_SUPPLIED MATERIAL_.
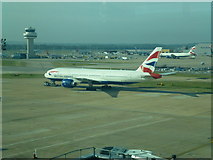 TQ2741 : Plane near air traffic control tower, Gatwick Airport by Richard Humphrey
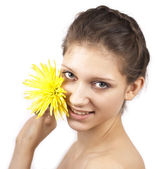 Young beautiful woman with yellow flower — Stock Photo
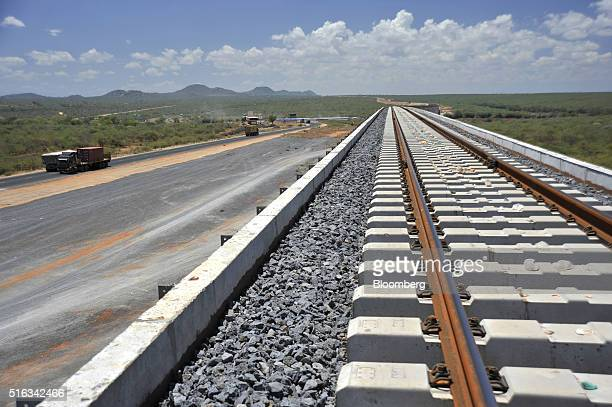 Freight trucks pass through the Tsavo national park beside newly laid rail track on the Tsavo superbridge which will form part of the new...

_PROBLEM DETAILS_. With the images removed, reproduce all the material above word for word.

_OUTPUT BELOW_.
 TQ2741 : Plane near air traffic control tower, Gatwick Airport by Richard Humphrey
 Young beautiful woman with yellow flower — Stock Photo
 Freight trucks pass through the Tsavo national park beside newly laid rail track on the Tsavo superbridge which will form part of the new...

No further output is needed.